Aim:
Copy every line of the data below, leaving out the pictures. Shift each coordinate in the answers by adding -28 to both of its numbers, and keep every other number unchanged.

# Given records start

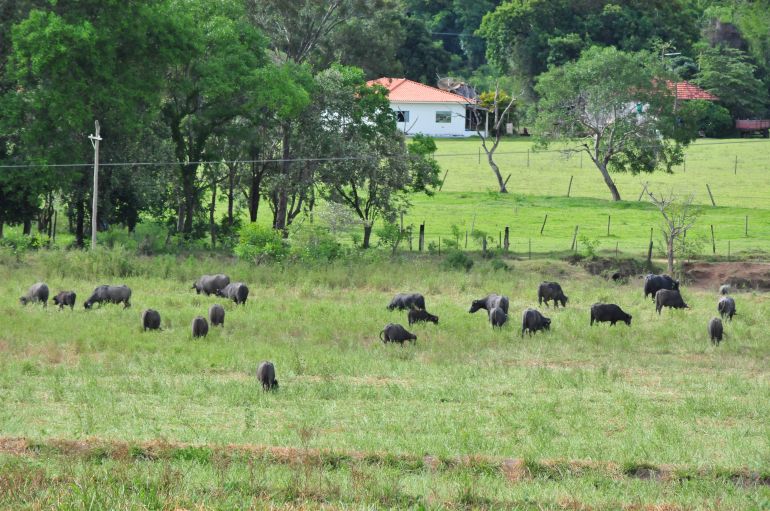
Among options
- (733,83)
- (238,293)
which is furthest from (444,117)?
(238,293)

# Given records end

Completed task:
Among options
- (733,83)
- (238,293)
which is furthest from (444,117)?
(210,265)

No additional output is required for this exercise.